A mediocre thriller marred by even more contrived than average devices that generate lukewarm suspense at best, Aamir flirts unsatisfyingly with questions about such grand themes as destiny, martyrdom, and whether terrorism can ever be justified.
Aamir Ali (Rajeev Khandelwal) returns to Mumbai after a time practicing medicine abroad. He finds his family kidnapped by a mysterious man (Ghajraj Rao) who contacts him by phone. The man sends him on missions across the city, and it quickly becomes clear to the terrified Aamir that the man is a Muslim extremist, and a terrorist - and that if Aamir doesn't do the man's bidding, his family will pay the price.

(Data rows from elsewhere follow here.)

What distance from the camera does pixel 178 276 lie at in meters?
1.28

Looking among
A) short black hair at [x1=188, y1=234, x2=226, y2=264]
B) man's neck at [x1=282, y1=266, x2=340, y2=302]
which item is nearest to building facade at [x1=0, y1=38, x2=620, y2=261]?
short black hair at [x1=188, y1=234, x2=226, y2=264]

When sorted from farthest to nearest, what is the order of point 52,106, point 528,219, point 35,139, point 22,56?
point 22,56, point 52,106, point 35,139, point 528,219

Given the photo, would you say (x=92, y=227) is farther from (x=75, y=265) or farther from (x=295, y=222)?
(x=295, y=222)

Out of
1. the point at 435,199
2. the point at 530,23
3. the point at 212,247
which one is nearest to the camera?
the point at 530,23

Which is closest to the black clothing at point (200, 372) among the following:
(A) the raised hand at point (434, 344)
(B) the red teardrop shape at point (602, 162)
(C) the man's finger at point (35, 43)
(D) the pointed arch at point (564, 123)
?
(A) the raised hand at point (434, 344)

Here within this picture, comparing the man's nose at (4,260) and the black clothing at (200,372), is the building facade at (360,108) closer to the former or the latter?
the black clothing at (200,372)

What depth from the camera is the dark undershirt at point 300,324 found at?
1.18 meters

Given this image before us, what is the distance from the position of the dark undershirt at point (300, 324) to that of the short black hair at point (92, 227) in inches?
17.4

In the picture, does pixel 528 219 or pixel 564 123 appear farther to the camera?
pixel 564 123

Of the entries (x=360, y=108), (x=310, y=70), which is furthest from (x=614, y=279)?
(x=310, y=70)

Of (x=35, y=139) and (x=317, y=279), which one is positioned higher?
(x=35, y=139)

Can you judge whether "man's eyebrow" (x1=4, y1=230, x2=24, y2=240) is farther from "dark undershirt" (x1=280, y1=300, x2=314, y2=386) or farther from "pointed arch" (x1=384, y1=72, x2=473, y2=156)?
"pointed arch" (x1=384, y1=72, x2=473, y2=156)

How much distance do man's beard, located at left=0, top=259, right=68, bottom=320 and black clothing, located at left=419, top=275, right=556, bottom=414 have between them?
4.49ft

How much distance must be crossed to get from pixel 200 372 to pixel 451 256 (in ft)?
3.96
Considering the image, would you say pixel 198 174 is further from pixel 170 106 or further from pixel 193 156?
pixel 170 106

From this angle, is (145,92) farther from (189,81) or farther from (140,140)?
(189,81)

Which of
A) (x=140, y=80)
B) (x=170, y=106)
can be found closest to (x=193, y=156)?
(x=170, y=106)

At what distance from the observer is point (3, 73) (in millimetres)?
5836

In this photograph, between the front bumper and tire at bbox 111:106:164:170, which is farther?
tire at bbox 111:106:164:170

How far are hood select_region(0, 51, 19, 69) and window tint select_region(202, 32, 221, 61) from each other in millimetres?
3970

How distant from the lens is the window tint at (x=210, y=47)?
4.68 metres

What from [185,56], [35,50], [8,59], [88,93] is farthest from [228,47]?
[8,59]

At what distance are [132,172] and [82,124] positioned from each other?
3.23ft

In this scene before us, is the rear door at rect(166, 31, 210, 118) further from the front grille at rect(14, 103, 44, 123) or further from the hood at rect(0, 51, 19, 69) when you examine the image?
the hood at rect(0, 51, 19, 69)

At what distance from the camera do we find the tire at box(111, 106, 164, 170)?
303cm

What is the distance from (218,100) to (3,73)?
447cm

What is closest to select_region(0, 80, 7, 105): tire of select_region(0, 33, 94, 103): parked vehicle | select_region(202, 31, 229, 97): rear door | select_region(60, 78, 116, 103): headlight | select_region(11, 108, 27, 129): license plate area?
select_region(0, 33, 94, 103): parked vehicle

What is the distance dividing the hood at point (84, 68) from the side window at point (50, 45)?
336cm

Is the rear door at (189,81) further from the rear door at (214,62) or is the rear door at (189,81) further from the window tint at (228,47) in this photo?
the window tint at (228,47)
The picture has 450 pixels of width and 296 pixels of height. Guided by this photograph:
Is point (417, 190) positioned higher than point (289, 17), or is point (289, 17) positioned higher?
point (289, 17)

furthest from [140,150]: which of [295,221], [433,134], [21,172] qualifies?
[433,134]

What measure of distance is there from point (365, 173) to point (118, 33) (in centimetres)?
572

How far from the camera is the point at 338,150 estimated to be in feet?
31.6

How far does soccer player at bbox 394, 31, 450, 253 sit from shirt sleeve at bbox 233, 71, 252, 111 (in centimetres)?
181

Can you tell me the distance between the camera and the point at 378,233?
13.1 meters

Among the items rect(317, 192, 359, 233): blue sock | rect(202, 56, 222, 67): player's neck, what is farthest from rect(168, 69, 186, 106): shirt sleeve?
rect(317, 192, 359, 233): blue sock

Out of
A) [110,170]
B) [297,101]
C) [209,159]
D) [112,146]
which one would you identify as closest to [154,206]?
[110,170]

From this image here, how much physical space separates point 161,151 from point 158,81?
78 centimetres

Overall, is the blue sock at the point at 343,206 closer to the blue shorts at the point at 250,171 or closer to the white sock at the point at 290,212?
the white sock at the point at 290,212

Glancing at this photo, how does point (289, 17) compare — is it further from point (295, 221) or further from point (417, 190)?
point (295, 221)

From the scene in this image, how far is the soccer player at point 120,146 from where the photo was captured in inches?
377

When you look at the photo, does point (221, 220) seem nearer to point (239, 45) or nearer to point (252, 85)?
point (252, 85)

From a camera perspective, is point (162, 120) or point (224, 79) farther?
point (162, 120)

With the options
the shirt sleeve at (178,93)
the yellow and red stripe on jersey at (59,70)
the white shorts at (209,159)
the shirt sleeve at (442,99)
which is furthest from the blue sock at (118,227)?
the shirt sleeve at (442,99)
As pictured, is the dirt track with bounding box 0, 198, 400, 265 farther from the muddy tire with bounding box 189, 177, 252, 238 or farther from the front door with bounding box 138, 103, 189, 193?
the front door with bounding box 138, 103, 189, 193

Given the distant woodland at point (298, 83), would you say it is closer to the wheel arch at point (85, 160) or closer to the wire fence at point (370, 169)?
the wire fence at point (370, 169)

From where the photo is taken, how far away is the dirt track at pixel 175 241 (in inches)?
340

Despite being short - it clocks in at less than 95 minutes - Aamir is not a terribly taut movie. The series of tasks that the mysterious man sets for Aamir feels like a video game quest - find this restaurant; wait for a phone call; pick up some dried fruit; visit this address; get a code; deliver the code to another address; pick up a suitcase; deliver the suitcase to yet another address. These are silly, convoluted machinations full of unnecessary diversionary tactics. They are contrived to add tension and suspense, but result chiefly in lengthy sequences in which Aamir wanders around Mumbai looking morose.
If Aamir has a redeeming feature, it is effective cinematography, and a camera that explores the grittiest alleys of Mumbai - ragged markets, fleabitten hotels, and fascinatingly filthy industrial quarters. Aamir himself, the prodigal son, is obviously out of place here, with his expensive suit and French cuffs. This is the mysterious man's point; the man mocks him for being repulsed by the way "his own people" (meaning Muslims) live in squalor in the city's darkest corners. The man's reason for selecting Aamir seems to be to convince him that his duty lies with the "holy war" against the established order. But the conspiracy to ensnare Aamir makes little sense - is a tremendous amount of overhead and risk to incur, just to convert this one guy to the cause. The ultimate task set for Aamir could have been achieved much more simply by any member of the mysterious man's cohort. It's true that watching movies often requires some suspension of disbelief, some willingness to accept a contrived plot in service of the story's aim. But suspension of disbelief requires some quid pro quo. Aamir fails to deliver on its half of that bargain.